• [Source information]:
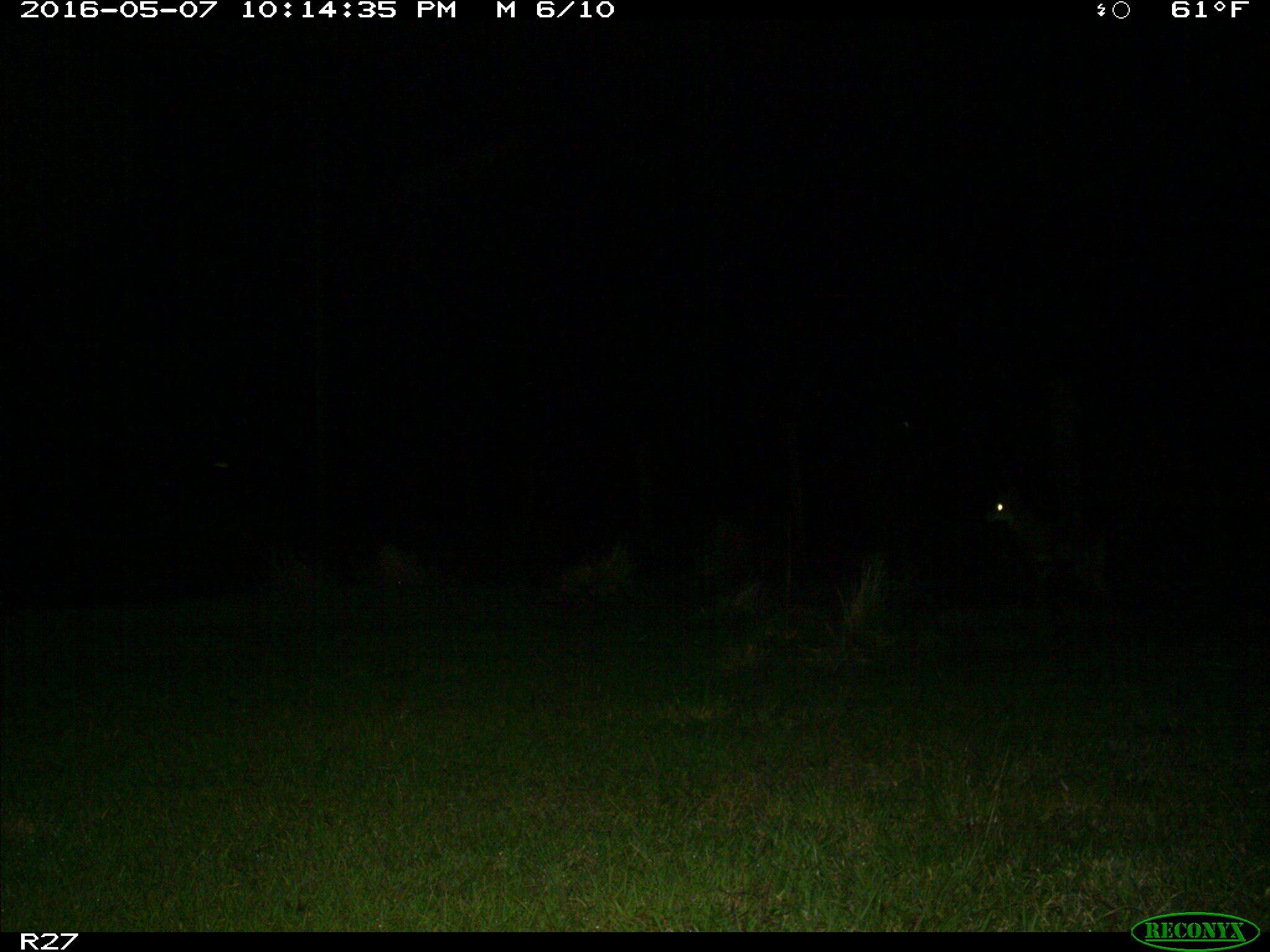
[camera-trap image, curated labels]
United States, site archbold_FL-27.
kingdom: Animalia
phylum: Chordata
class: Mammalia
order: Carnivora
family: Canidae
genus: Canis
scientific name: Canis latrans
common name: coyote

• [Your objective]: Could you reproduce the records above exactly, leaving out the pictures?

• [Solution below]:
[camera-trap image, curated labels]
United States, site archbold_FL-27.
kingdom: Animalia
phylum: Chordata
class: Mammalia
order: Carnivora
family: Canidae
genus: Canis
scientific name: Canis latrans
common name: coyote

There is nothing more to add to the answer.